Granary restaurant sold, undergoing big changes

2014-07-09T00:30:00Z 2014-09-12T14:26:05Z Granary restaurant sold, undergoing big changesBy ERIK OLSON The Billings Gazette

The iconic Granary restaurant in Billings has a new owner, a new focus and — within the next month — a new name.

Jim Bos and his son, Kevin Bos, bought the restaurant at 1500 Poly Drive last week from a partnership led by Aaron Sparboe. It closed July 1 for renovations and will reopen next month as Bistecca at the Granary, serving Italian and American food. “Bistecca” is Italian for steak.

The new owners plan to expand the bar, shrink the dining area and add a tap room with 20 beers, mostly local and regional microbrews.

“It’s exciting. We hope that we do it justice. We’re going to work extremely hard to make it right and to make it work,” said Jim Bos, 69, a Billings architect affiliated with restaurants in Bozeman, Helena and Kalispell.

The deal closed last week after about six months of talks. Bos did not disclose the price.

Built in 1935, the restaurant was originally the milling department for Billings Polytechnic Institute, now Rocky Mountain College. It was vacant for decades before opening as a restaurant in 1976.

The Granary had last closed in 2004 when Sparboe and John Scott bought the business and ordered a major, six-month renovation. It’s been known as a high-end steak and seafood eatery, with a bar, upstairs banquet hall and basement meeting area.

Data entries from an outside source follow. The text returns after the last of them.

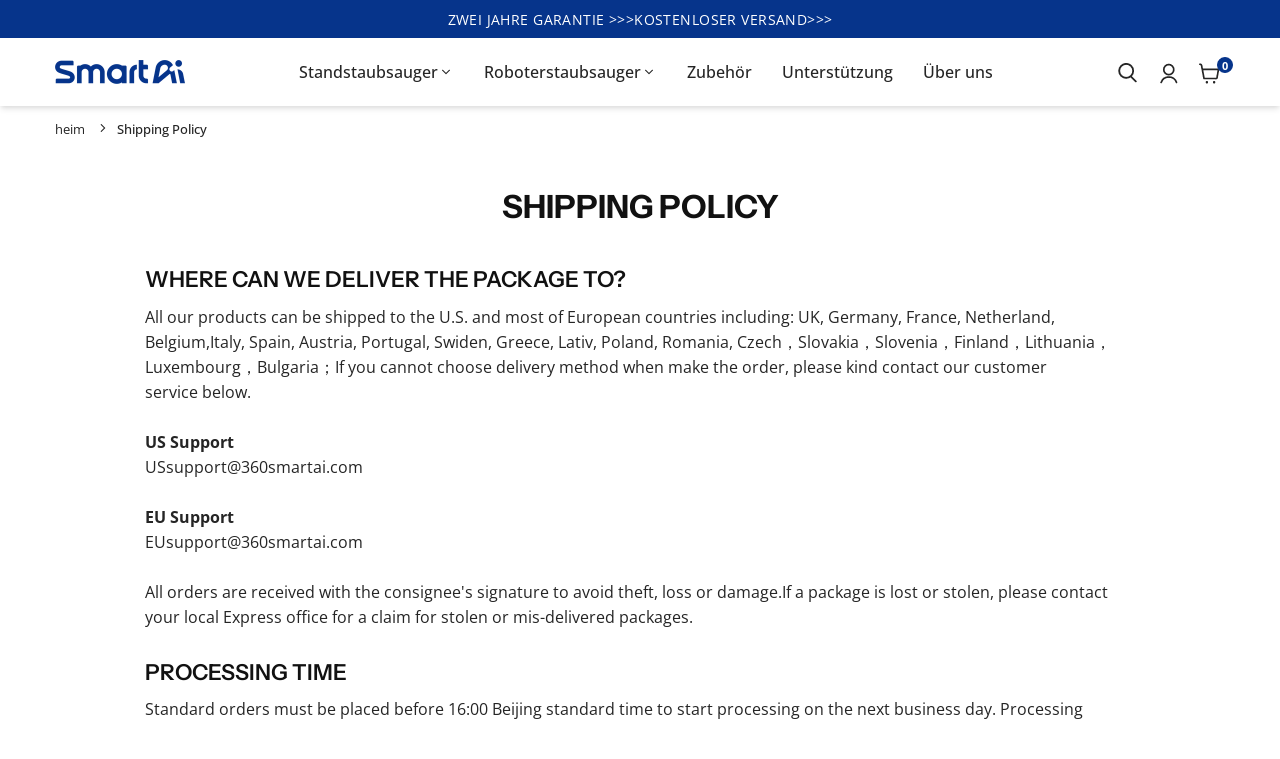

--- FILE ---
content_type: text/css
request_url: https://smartaiiot.com/cdn/shop/t/15/assets/pages.css?v=39136231137291027331742484351
body_size: 604
content:
.filterbrand{overflow:auto;padding-bottom:10px;margin-bottom:10px}.filterbrand a{padding:5px 13px;flex:1;text-align:center;border:1px solid var(--bdr)}.filterbrand a+a{border-left:0 none}.brandList{margin-bottom:20px;border:1px solid var(--bdr)}.brandList .ttl{font-size:18px;font-weight:700;width:auto;padding:10px;text-transform:uppercase}.brandList ul{padding:15px;column-count:2}.brandList ul a{display:inline-block;padding:5px}@media only screen and (min-width:766px){.brandList .ttl{font-size:22px;padding:20px}.brandList ul{column-count:3;padding:20px}}@media only screen and (min-width:1024px){.brandList ul{column-count:4}}.infinitpagin{clear:both;padding-top:15px;text-align:center}.pagination li a{display:block;text-align:center;font-size:12px;#585858;height:35px;width:35px;line-height:32px;border:2px solid #d6d6d6;margin:0 2px}.pagination li.active a{border:2px solid #c9c9c9;color:#252525}.sb_widget{margin-bottom:35px}.widget_ttl{color:var(--wdTtlcl);font-family:var(--wdTtlft);font-size:var(--wdTtl);font-weight:var(--wdTtlwt);text-transform:var(--wdTtlcase);padding-bottom:15px}.wbdr{border-bottom:1px solid var(--ttlbdr)}.widget_con{color:var(--slinks)}.sb_widget a{font-size:var(--linkf);color:var(--slinks)}.sb_widget a:hover{color:var(--slinkshov)}.sb_widget .post_date{font-size:var(--datef);opacity:.7}.sb_widget hr{border-bottom:1px solid var(--wddvbd);margin:15px 0}.sb_widget .pr_list{border:0}.sdCate a{color:var(--slinks);display:flex;line-height:28px;padding:2px 0}.sdCate .at-icon{width:30px;height:30px;padding:10px;margin-left:auto}.sdCate ul{display:none}.sdCate .lvl-2 a{padding:7px 0 7px 15px}.sdCate .active>a{color:var(--slinkshov)}.sdCate .active>ul{display:block}.searchBk input,.searchBk .btn{border:0 none}.searchBk input{border-top-right-radius:0;border-bottom-right-radius:0;background:none}.searchBk .btn{border-top-left-radius:0;border-bottom-left-radius:0;padding:0 15px}#blogNw .ad_inputs{border:1px solid var(--fieldbdr);background:var(--fieldbg);flex-direction:row!important}#blogNw .newsl_btn{color:var(--field);border-left:1px solid var(--fieldbdr)!important}.post_name{line-height:1.3;display:block;margin-bottom:5px}.post_date{display:block;color:#585858;margin:0}.article_comment .at-icon{font-size:14px;vertical-align:initial}.blog_listview{max-width:900px;margin:0 auto}.blog_listview .article{margin-bottom:40px}.recentPost .article-img{width:70px}@media only screen and (max-width:766px){.article_grid_img{margin-bottom:15px}.blog_listview .article{margin-bottom:20px}.sidebar{margin:0!important;order:2}}.blog-nav a{color:#252525}#comment_form{padding:50px 50px 40px;background-color:var(--cmntBg)}#comment_form .h3,#comment_form label,#comment_form p{color:var(--cmntCl)}#comments .comment__meta{font-size:12px}#comments time{color:#585858}.comment:last-child{margin-bottom:0}.comment__meta-item{margin-right:10px;font-size:1.07692em}.atg2 .blogInr{position:absolute;left:0;bottom:0;width:100%;padding:20px;line-height:1.2;background:linear-gradient(180deg,#0000,#000000b3 70%)}.atg2 .blogInr *:not(.blogTags a){color:#fff}@media only screen and (min-width:767px){.atl1 .articleImg,.atl2 .articleImg{margin-right:50px}.atl2:nth-child(2n) .articleImg{order:2;margin:0 0 0 30px}.sidebar{width:300px}}.articleImg a{overflow:hidden}.newsbox .newsl_btn{border:1px solid #eee;border-left:0}.login-register .wrap{height:100%;border:1px solid #d6d6d6;padding:7%;background:#fff}.address{margin-bottom:15px}.light-bg{border-radius:3px;background:#f7f8f9}.account-links{font-size:var(--fsm);background:var(--bg);padding:30px;margin-bottom:20px}.account-links a{color:var(--cl);padding:10px 0;display:block}.account-links a:hover{color:var(--clh)}.account-links li+li{border-top:1px solid var(--bdr)}@media only screen and (min-width:768px){.account-links{font-size:var(--fs);position:sticky;top:100px}}
/*# sourceMappingURL=/cdn/shop/t/15/assets/pages.css.map?v=39136231137291027331742484351 */
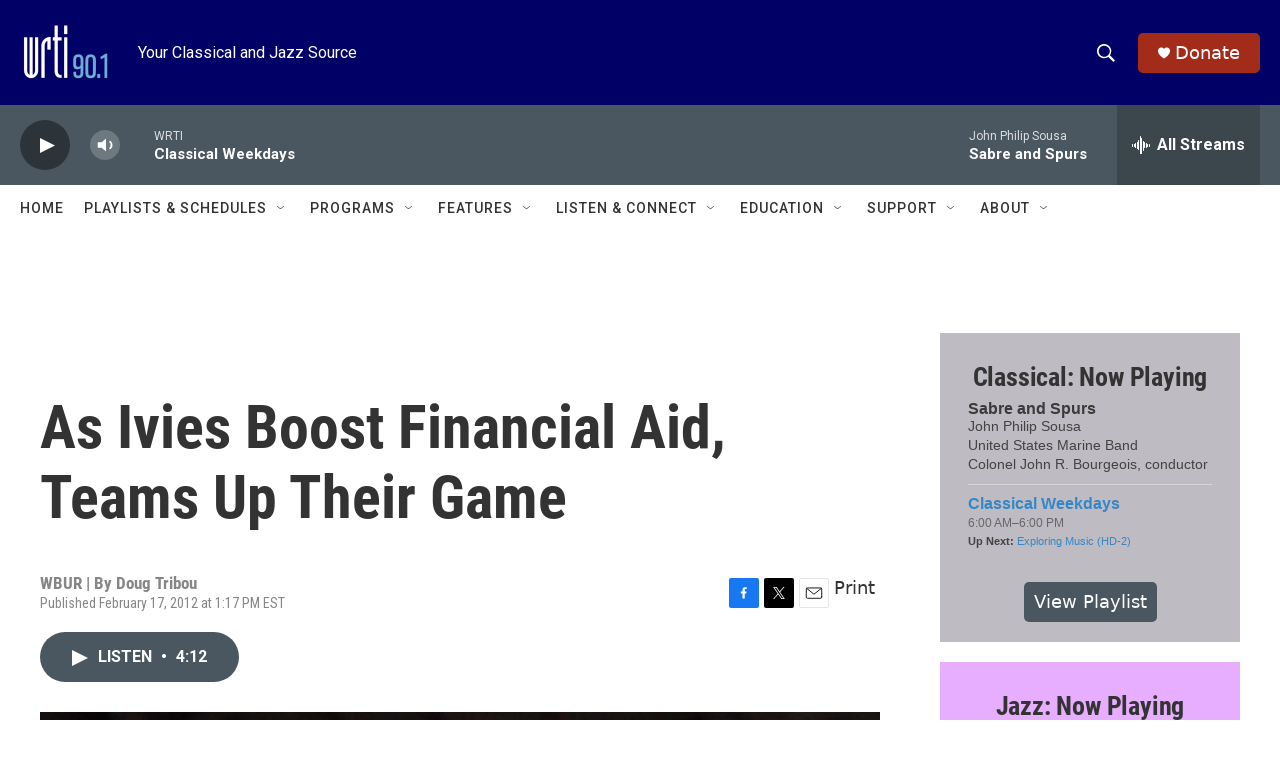

--- FILE ---
content_type: text/html; charset=utf-8
request_url: https://www.google.com/recaptcha/api2/aframe
body_size: 266
content:
<!DOCTYPE HTML><html><head><meta http-equiv="content-type" content="text/html; charset=UTF-8"></head><body><script nonce="wdo33yW3_SncevZo_zL6Rg">/** Anti-fraud and anti-abuse applications only. See google.com/recaptcha */ try{var clients={'sodar':'https://pagead2.googlesyndication.com/pagead/sodar?'};window.addEventListener("message",function(a){try{if(a.source===window.parent){var b=JSON.parse(a.data);var c=clients[b['id']];if(c){var d=document.createElement('img');d.src=c+b['params']+'&rc='+(localStorage.getItem("rc::a")?sessionStorage.getItem("rc::b"):"");window.document.body.appendChild(d);sessionStorage.setItem("rc::e",parseInt(sessionStorage.getItem("rc::e")||0)+1);localStorage.setItem("rc::h",'1768997774530');}}}catch(b){}});window.parent.postMessage("_grecaptcha_ready", "*");}catch(b){}</script></body></html>

--- FILE ---
content_type: text/javascript; charset=utf-8
request_url: https://api.composer.nprstations.org/v1/widget/53c7dca6e1c8c27e811ab2ae/now?bust=528808046&callback=jQuery17207169117571166757_1768997772033&format=jsonp&date=2026-01-21&times=true&_=1768997772972
body_size: 373
content:
/**/ typeof jQuery17207169117571166757_1768997772033 === 'function' && jQuery17207169117571166757_1768997772033("<!--NOW PLAYING WIDGET --><div class=\"whatson-block\"><div class=\"whatson-program\"><a href=\"https://www.wrti.org/programs/jazz-through-day\" target=\"_blank\" class=\"whatson-programName\">Jazz Through the Day (HD-2)</a><span>6:00 AM&#8211;6:00 PM</span></div><p><b>Up Next: </b><a href=\"https://www.wrti.org/show/evening-jazz\" target=\"_blank\">Evening Jazz</a></p></div>");

--- FILE ---
content_type: text/javascript; charset=utf-8
request_url: https://api.composer.nprstations.org/v1/widget/53c7dbe1e1c8b9c77b4b9b6e/now?bust=163967617&callback=jQuery17208187778875291021_1768997772136&format=jsonp&date=2026-01-21&times=true&_=1768997772993
body_size: 836
content:
/**/ typeof jQuery17208187778875291021_1768997772136 === 'function' && jQuery17208187778875291021_1768997772136("<!--NOW PLAYING WIDGET --><div class=\"whatson-block\"><div class=\"whatson-song group\"><ul><li class=\"whatson-songTitle\">Sabre and Spurs</li><li class=\"whatson-songArtist\"></li><li class=\"whatson-composer\">John Philip Sousa</li><li class=\"whatson-ensembles\">United States Marine Band</li><li class=\"whatson-conductor\">Colonel John R. Bourgeois, conductor</li><li class=\"whatson-soloists\"></li><li class=\"whatson-songCommerce-now\"><ul class=\"active-now\"></ul></li></ul></div><div class=\"whatson-program\"><a href=\"https://www.wrti.org/programs/classical-weekdays\" target=\"_blank\" class=\"whatson-programName\">Classical Weekdays</a><span>6:00 AM&#8211;6:00 PM</span></div><p><b>Up Next: </b><a href=\"https://www.wrti.org/programs/exploring-music-bill-mcglaughlin\" target=\"_blank\">Exploring Music (HD-2)</a></p></div>");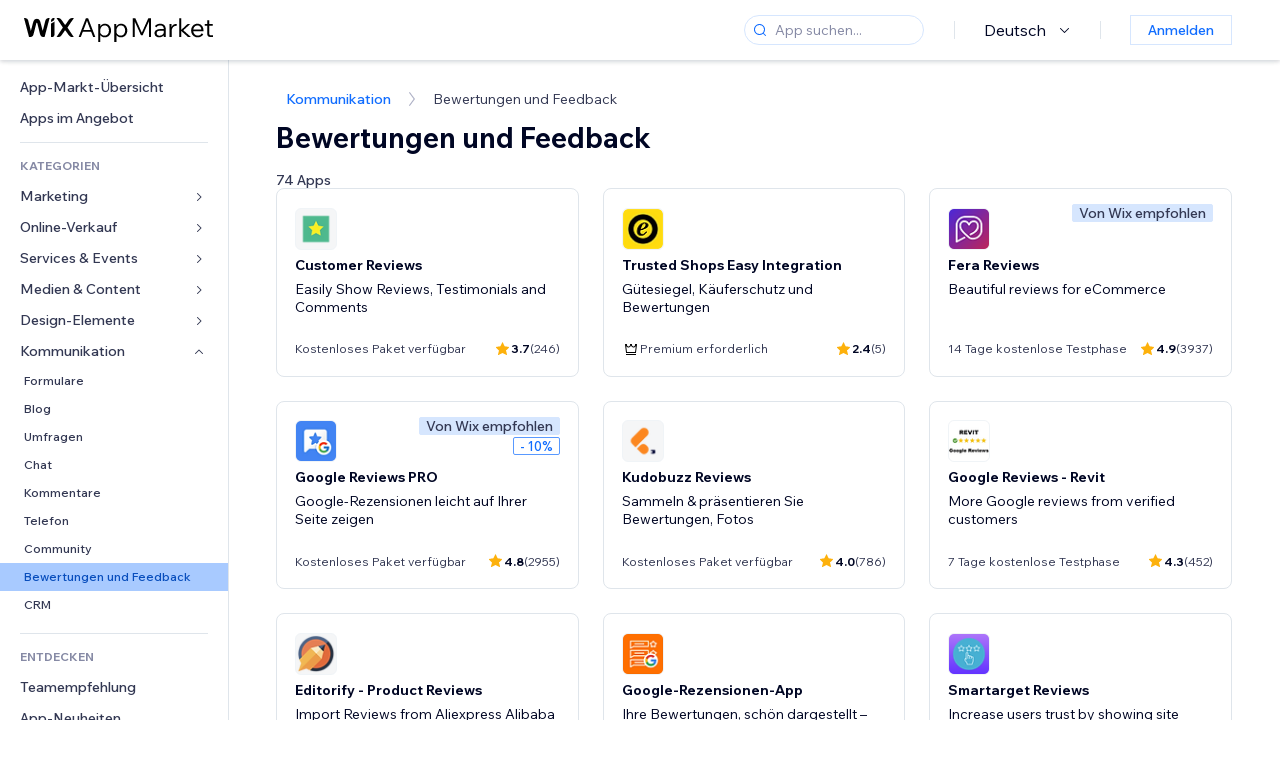

--- FILE ---
content_type: application/javascript
request_url: https://static.parastorage.com/services/wix-footer/a23779fd37326f88e789b1b009ab8734c4e0c5b901237590e9bfe76a/assets/structure/footer_de.chunk.min.js
body_size: 556
content:
"use strict";(self.webpackChunkWixFooter=self.webpackChunkWixFooter||[]).push([[625],{770:e=>{e.exports=JSON.parse('{"columns":[{"links":[{"name":"templates","specs":{},"target":"_self","text":"Website-Templates","url":"https://de.wix.com/website/templates"},{"name":"website__builder","specs":{},"target":"_self","text":"Website erstellen","url":"https://de.wix.com"},{"name":"footer_design","specs":{},"target":"_self","text":"Website-Design","url":"https://de.wix.com/website/design"},{"name":"features","specs":{},"target":"_self","text":"Funktionen","url":"https://de.wix.com/features/main"},{"name":"app_market","specs":{},"target":"_blank","text":"App-Markt","url":"https://de.wix.com/app-market"},{"name":"web_hosting","specs":{},"target":"_self","text":"Web-Hosting","url":"https://de.wix.com/hosting"},{"name":"domains","specs":{},"target":"_self","text":"Domain kaufen","url":"https://de.wix.com/domain/kaufen"},{"name":"web_accesibility","specs":{},"target":"_self","text":"Barrierefreiheit im Web","url":"https://de.wix.com/accessibility"},{"name":"mobile_app_builder","specs":{},"target":"_self","text":"App-Baukasten","url":"https://de.wix.com/app-builder"}],"name":"product","text":"Produkt"},{"links":[{"name":"ecommerce","specs":{},"target":"_blank","text":"Onlineshop erstellen","url":"https://de.wix.com/ecommerce/onlineshop-erstellen"},{"name":"booking","specs":{},"target":"_blank","text":"Online-Terminbuchungen","url":"https://de.wix.com/online-buchungssystem"},{"name":"restaurants","specs":{},"target":"_self","text":"Restaurant-Website","url":"https://de.wix.com/restaurant/website"},{"name":"start_blog","specs":{},"target":"_self","text":"Blog erstellen","url":"https://de.wix.com/start/blog-erstellen"},{"name":"portfolio_website","specs":{},"target":"_self","text":"Portfolio-Website","url":"https://de.wix.com/portfolio-website"},{"name":"wix_studio","specs":{},"target":"_self","text":"Wix Studio","url":"https://de.wix.com/studio"},{"name":"enterprise","specs":{},"target":"_self","text":"Enterprise Solutions","url":"https://de.wix.com/studio/enterprise"},{"name":"student","specs":{},"target":"_self","text":"Studenten-Website","url":"https://de.wix.com/students"},{"name":"mailboxes","specs":{},"target":"_self","text":"Eigene E-Mail-Domain","url":"https://de.wix.com/domain/eigene-email-domain"},{"name":"logo_maker","specs":{},"target":"_blank","text":"Logo erstellen","url":"https://de.wix.com/logo/erstellen"}],"name":"solutions","text":"Lösungen"},{"links":[{"name":"wix_blog","specs":{},"target":"_blank","text":"Wix Blog","url":"https://de.wix.com/blog"},{"name":"privacy_security_hub","specs":{},"target":"_self","text":"Datenschutz & Sicherheit","url":"https://de.wix.com/manage/privacy-security-hub"},{"name":"seo_learning_hub","specs":{},"target":"_blank","text":"SEO Learning Hub","url":"https://de.wix.com/seo/learn"}],"name":"learn","text":"Lernen"},{"links":[{"name":"support_center","specs":{},"target":"_self","text":"Hilfe-Center","url":"https://support.wix.com/de"},{"name":"wix_marketplace","specs":{},"target":"_blank","text":"Profi engagieren","url":"https://de.wix.com/marketplace"},{"name":"abuse","specs":{},"target":"_self","text":"Verstoß melden","url":"https://de.wix.com/abuse"},{"name":"status_page","specs":{},"target":"_self","text":"Status-Seite","url":"https://status.wix.com"}],"name":"support","text":"Support"},{"links":[{"name":"press_room","specs":{},"target":"_self","text":"Presse","url":"https://www.wix.com/press-room/home"},{"name":"investor_relations","specs":{},"target":"_self","text":"Investor Relations","url":"https://investors.wix.com"},{"name":"wix_capital","specs":{},"target":"_self","text":"Wix Ventures","url":"https://www.wix.com/wix-ventures"},{"name":"a11y","specs":{},"target":"_self","text":"Erklärung zur Barrierefreiheit","url":"https://de.wix.com/about/terms-accessibility"},{"name":"patent_notice","specs":{},"target":"_self","text":"Patenthinweis","url":"https://de.wix.com/about/patent-notice"},{"name":"sitemap","specs":{},"target":"_self","text":"Sitemap","url":"https://de.wix.com/about/sitemap"},{"name":"jobs","specs":{},"target":"_self","text":"Wix Jobs","url":"https://careers.wix.com"}],"name":"company","text":"Unternehmen"}],"description":"Der Website-Baukasten von Wix bietet eine Komplettlösung inkl. robuster Infrastruktur, Business-Funktionen, fortschrittlicher SEO und Marketing-Tools–auch ohne Programmierkenntnisse.","descriptionLinks":[{"name":"about","target":"_self","text":"Über uns","url":"https://de.wix.com/about/us"},{"name":"contact_us","target":"_self","text":"Kontakt","url":"https://de.wix.com/about/contact-us"}],"legacyLinks":[{"name":"Impressum_for_German","specs":{},"target":"_self","text":"Impressum","url":"https://de.wix.com/impressum"},{"name":"do_not_sell","specs":{"specs.funnel.EnableLegalLinkUS":"true"},"target":"_self","text":"Meine Daten nicht verkaufen oder weitergeben","url":"https://www.wix.com/about/privacy/do-not-sell-my-personal-information"},{"name":"terms_of_use","specs":{},"target":"_self","text":"Nutzungsbedingungen","url":"https://de.wix.com/about/terms-of-use"},{"name":"privacy","specs":{},"target":"_self","text":"Datenschutzrichtlinie","url":"https://de.wix.com/about/privacy"}],"logo":{"ariaLabel":"Wix Logo, Startseite","icon":"logo","target":"_self","title":"Wix.com","url":"https://de.wix.com"},"mainAriaLabel":"Mehr Seiten von Wix","socialLinks":[{"ariaLabel":"facebook","icon":"facebook","target":"_blank","title":"Facebook","url":"https://www.facebook.com/wix"},{"ariaLabel":"youtube","icon":"youtube","target":"_blank","title":"Youtube","url":"https://www.youtube.com/@wixdeutsch8971"},{"ariaLabel":"instagram","icon":"instagram","target":"_blank","title":"Instagram","url":"https://www.instagram.com/wix"},{"ariaLabel":"tiktok","icon":"tiktok","target":"_blank","title":"TikTok","url":"https://www.tiktok.com/@wix"},{"ariaLabel":"pinterest","icon":"pinterest","target":"_blank","title":"Pinterest","url":"https://www.pinterest.com/wixcom"},{"ariaLabel":"twitter","icon":"twitter","target":"_blank","title":"Twitter","url":"https://twitter.com/wix"},{"ariaLabel":"linkedin","icon":"linkedin","target":"_blank","title":"Linkedin","url":"https://www.linkedin.com/company/wix-com?trk=biz-companies-cym"}]}')}}]);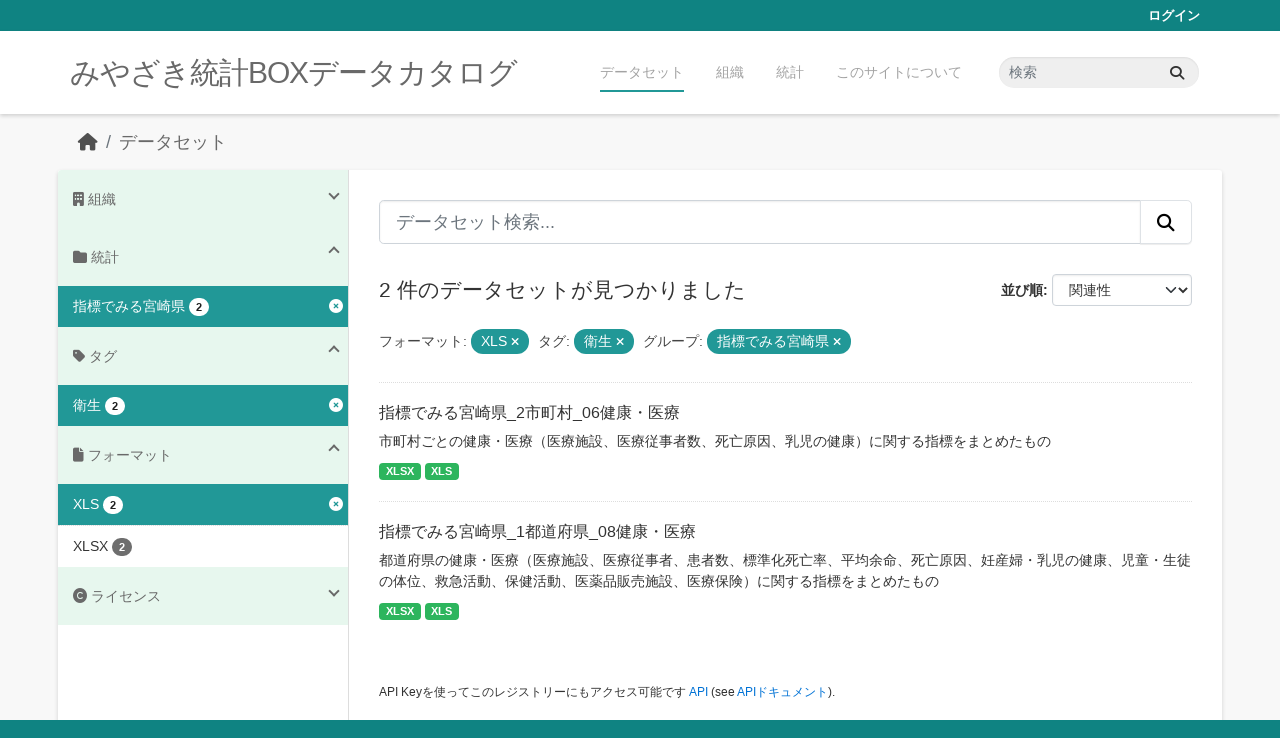

--- FILE ---
content_type: application/javascript; charset=utf-8
request_url: https://data.stat.pref.miyazaki.lg.jp/webassets/ckanext-miyazaki-stat-theme/b88fcba1_custom.js
body_size: 470
content:
function getUrlVars(url) {
    var vars = {};
    var parts = url.replace(/[?&]+([^=&]+)=([^&]*)/gi, function (m, key, value) {
        vars[key] = value;
    });
    return vars;
}
$(function () {
    var prevQuery = getUrlVars(document.referrer)
    var currentQuery = getUrlVars(window.location.href)
    var queryDiff = ''
    if (Object.keys(prevQuery).length > 0) {
        Object.keys(prevQuery).forEach(function (key) {
            if (!currentQuery[key]) {
                queryDiff += key + '=' + prevQuery[key]
            }
        })
    }
    var navs = $('.secondary .module').find(' > *:not(".module-heading")')
    navs.each(function () {
        if ($(this).find('.active').length > 0 || $(this).prev().text().trim() === '統計') {
            $(this).parents('.module').find('.module-heading').addClass('active')
        } else {
            var found = false
            $(this).find('a').each(function () {
                if (queryDiff && $(this).attr('href') && $(this).attr('href').indexOf(queryDiff) > -1) {
                    found = true
                    $(this).parents('.module').find('.module-heading').addClass('active')
                }
            })
            if (!found) {
                $(this).hide()

            }
        }
    })
    var clickTarget = $('.secondary .module .module-heading')
    clickTarget.on('click', function () {
        $(this).parents('.module').find(' > *:not(".module-heading")').slideToggle()
        $(this).toggleClass('active');
    })
})


--- FILE ---
content_type: text/plain
request_url: https://www.google-analytics.com/j/collect?v=1&_v=j102&a=1886761790&t=pageview&_s=1&dl=https%3A%2F%2Fdata.stat.pref.miyazaki.lg.jp%2Fdataset%2F%3Fres_format%3DXLS%26tags%3D%25E8%25A1%259B%25E7%2594%259F%26groups%3Dsihyoumiyazaki&ul=en-us%40posix&dt=%E3%83%87%E3%83%BC%E3%82%BF%E3%82%BB%E3%83%83%E3%83%88%20-%20%E3%81%BF%E3%82%84%E3%81%96%E3%81%8D%E7%B5%B1%E8%A8%88BOX%E3%83%87%E3%83%BC%E3%82%BF%E3%82%AB%E3%82%BF%E3%83%AD%E3%82%B0&sr=1280x720&vp=1280x720&_u=YEBAAEABAAAAACAAI~&jid=1435756324&gjid=1061156917&cid=1355340983.1765785446&tid=UA-162285731-1&_gid=1070240395.1765785446&_r=1&_slc=1&gtm=45He5ca1n81M7MT2GWv830984965za200zd830984965&gcd=13l3l3l3l1l1&dma=0&tag_exp=103116026~103200004~104527907~104528500~104684208~104684211~105391253~115583767~115938466~115938468~116184927~116184929~116217636~116217638~116251938~116251940&z=238086927
body_size: -454
content:
2,cG-ZN9DPGRTD2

“There was a little angst out there with some people. Are we going to totally throw away the history? We’re not. We’re going to respect it. We’re going to respect the previous owners,” Bos said.

The Granary had 33 employees when it closed. Bos said he will try to hire back most of them. The new restaurant will have 45 total employees, he said. Kevin Bos is leaving his job as an appraiser to be general manager.

Popular items, such as the nachos, will remain on the menu, Bos said. Although executive chef Alan Sparboe, Aaron Sparboe’s brother, isn’t staying, the restaurant will still serve quality American food, Bos said.

But the atmosphere will be more casual. The tablecloths are out. The larger bar and tap room will encourage more movement and interaction among customers, Bos said. The Bistecca at the Granary will have much in common with microbreweries, which have helped transform downtown Billings into a more attractive destination spot.

“The younger generation, I think, has really embraced the microbrewery scene,” Bos said, adding, “We’re trying to go a bit more casual. People really respond. They like to eat in your bar, lounges.”